その話題としては、クラブとの関係、そして、何故投獄されていたのか、というものだ。
シルフィも、ウルフスが投獄されていた事は知っていたのだが、その理由までは知らないのだ。
「投獄されていた理由、単純な事さ、里から逃げたのさ」
「え」
「何故です?」
「……そいつについては、クラブとの関係も、一緒に話せる」
酒を傾けながら、ウルフスは過去の話を行う。
ウルフスとクラブ、二人は子弟の関係だった。
だが、ウルフスは当時の関係を良く思っては居なかった。
元々、ウルフスはしがないパン屋の息子、経営的に傾きが出てきた為、副業として狩人を行っていたのだ。

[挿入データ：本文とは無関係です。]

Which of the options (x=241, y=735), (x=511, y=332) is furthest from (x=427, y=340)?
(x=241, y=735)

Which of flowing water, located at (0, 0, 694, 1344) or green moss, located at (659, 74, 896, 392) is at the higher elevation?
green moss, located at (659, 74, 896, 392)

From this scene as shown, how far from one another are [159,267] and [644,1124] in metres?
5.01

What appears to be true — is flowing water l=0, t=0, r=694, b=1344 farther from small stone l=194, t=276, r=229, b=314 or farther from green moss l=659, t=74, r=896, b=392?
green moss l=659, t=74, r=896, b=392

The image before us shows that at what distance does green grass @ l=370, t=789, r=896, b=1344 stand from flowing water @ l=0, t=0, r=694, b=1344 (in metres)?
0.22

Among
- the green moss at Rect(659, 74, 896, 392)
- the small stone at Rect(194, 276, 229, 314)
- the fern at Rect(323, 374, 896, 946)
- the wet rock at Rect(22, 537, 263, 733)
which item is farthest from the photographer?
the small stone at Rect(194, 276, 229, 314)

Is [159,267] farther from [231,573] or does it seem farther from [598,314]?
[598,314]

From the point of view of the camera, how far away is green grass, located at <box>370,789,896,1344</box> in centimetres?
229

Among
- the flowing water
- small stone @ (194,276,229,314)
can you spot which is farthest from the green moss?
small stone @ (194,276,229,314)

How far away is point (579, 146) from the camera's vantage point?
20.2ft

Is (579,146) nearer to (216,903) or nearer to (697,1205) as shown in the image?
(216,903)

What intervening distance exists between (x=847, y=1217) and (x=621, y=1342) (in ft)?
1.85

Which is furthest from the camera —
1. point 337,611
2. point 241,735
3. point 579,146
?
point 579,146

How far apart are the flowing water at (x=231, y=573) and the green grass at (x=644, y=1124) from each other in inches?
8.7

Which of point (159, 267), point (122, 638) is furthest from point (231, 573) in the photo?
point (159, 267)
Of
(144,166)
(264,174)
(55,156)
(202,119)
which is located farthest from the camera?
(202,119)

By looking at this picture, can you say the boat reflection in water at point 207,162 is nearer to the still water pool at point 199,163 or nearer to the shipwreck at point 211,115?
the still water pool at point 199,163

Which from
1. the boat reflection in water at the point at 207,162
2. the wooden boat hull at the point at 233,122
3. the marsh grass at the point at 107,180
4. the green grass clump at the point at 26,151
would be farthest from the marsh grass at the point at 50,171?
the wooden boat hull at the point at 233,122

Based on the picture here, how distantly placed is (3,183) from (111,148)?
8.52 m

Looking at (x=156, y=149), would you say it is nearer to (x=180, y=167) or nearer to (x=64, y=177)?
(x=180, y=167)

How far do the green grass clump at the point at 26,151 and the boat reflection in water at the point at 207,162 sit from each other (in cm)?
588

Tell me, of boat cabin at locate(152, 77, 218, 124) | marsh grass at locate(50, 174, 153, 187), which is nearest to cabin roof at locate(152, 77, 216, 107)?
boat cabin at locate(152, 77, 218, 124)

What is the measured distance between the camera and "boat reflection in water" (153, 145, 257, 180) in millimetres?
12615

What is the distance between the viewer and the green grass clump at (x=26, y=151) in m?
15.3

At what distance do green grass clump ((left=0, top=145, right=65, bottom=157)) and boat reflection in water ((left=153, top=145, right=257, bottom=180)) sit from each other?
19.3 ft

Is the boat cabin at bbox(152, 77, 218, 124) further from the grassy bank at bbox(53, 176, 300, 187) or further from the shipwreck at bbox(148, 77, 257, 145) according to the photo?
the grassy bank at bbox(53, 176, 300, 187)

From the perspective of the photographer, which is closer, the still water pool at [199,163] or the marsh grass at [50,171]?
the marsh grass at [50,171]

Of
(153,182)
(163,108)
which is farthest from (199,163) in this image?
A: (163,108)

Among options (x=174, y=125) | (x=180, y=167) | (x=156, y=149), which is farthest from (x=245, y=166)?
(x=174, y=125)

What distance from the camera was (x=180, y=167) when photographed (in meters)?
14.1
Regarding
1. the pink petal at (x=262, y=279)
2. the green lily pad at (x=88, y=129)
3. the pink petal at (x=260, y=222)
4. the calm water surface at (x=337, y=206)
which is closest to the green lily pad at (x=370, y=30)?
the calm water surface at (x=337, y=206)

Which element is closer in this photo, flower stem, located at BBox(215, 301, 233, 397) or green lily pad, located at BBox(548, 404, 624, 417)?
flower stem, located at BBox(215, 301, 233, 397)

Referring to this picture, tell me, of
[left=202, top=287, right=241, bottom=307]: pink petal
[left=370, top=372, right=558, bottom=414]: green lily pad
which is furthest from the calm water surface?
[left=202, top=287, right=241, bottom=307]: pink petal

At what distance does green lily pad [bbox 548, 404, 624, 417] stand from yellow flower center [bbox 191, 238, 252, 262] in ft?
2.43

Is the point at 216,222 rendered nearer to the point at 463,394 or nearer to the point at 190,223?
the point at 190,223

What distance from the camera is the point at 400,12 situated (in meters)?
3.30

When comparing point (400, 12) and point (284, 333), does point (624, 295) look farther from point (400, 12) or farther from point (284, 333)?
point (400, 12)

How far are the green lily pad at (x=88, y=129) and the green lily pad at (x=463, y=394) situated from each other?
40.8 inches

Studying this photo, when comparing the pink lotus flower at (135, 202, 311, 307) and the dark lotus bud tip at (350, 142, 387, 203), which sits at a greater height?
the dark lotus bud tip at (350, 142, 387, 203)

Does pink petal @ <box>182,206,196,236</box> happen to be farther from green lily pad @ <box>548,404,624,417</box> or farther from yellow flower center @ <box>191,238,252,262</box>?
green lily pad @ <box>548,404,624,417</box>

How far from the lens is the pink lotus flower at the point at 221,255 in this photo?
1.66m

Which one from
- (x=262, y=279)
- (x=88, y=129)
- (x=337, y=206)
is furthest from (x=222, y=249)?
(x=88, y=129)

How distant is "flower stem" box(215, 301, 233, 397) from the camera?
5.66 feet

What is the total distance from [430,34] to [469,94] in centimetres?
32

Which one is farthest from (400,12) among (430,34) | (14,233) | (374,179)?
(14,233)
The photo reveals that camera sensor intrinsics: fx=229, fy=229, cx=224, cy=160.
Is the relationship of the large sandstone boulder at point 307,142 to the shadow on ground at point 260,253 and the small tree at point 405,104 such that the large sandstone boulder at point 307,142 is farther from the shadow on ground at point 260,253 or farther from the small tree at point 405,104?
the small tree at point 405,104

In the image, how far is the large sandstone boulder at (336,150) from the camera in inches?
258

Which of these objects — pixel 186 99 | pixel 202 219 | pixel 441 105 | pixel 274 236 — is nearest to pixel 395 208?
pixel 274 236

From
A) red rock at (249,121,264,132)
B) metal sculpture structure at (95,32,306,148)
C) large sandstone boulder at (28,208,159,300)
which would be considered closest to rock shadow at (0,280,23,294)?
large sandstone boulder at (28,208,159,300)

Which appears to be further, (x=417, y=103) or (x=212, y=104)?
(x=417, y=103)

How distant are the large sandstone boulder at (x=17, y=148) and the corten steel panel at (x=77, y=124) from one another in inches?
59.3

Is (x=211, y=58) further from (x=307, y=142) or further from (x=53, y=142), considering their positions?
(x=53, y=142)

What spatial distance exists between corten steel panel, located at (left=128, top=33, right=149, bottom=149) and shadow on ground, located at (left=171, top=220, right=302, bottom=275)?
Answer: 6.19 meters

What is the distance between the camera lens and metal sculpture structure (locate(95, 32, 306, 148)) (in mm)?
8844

その際、剣の腕前の高さに目を付けられ、パン屋は無理矢理廃業され、暗殺者としての役割を与えられてしまった。
それからしばらく、暗殺者として働き、いつの間にか里で最強の肩書を手に入れてしまっていた。
その後、期待の新人として生まれ育ったクラブの師匠に抜擢され、彼女を鍛える事に成った。
しかし、それがウルフスの過ちだった。
クラブは人一倍、ハイエルフとしての誇りが強く、プライドの高い性格を、当時から持っている。
魔法も剣の腕も、頭の回転も、全てウルフスを超える才能を持っていたクラブは、瞬く間に成長し、暗殺者のリーダーの座に、王手をかけた。
暗殺を行うのに、クラブは一切の容赦も躊躇もなく行い、目撃者も何の後悔も無く抹殺する。
もはや、狩りではなく、完全に殺しをやっているのだ。
そんな怪物を生み出してしまった。
その事に罪悪感を覚えたウルフスは、クラブと戦う正当な理由を作るべく、里を脱走し、クラブに挑んだ。
だが、クラブの腕は予想以上に上がっており、更に当時の実力者たちの猛攻を前に、流石のウルフスも、敗北してしまった。
結果、ウルフスはリーダーの座をはく奪され、寿命を迎えるまで投獄される事に成った。
「ま、こんな感じさ」
「成程……所で、この後はどうされるおつもりで?」
「……まずは、里に戻るさ」
「え?そんな事したら、また捕まっちゃうよ?」
「だろうな、だが、弟子の過ちは、師匠の俺の過ちさ、あの一件で、アイツが改心していたら、俺は今度こそ逃げるさ、だが、していなかったら、俺は、アイツを殺す」
「では、前回見逃したのは?」
「エルフィリアの一家に、アイツは三度もやられたんだ、そろそろ身の程をわきまえるかと思ったのさ」
「そうですか」
「……本当に、殺すの?」
「ああ、ケジメみたいな物さ、それに、改心していなかったら、何をしでかすか解らない、それは、お前も解る事だろ?」
「それは、そうだけど」
「確かに、彼女を放っておけばどうなるか、確かにわかりませんからね、排除した方が、今後の為にもなります」
「まぁな、さて、こんな話はもう終わりだ、存分に食ってくれ」
ウルフスの言葉で、リリィ達は食事を再開する。
とても暗い話であったせいもあって、喉を通り辛かったシルフィであったが、酒が入った途端、普通に食べるようになった。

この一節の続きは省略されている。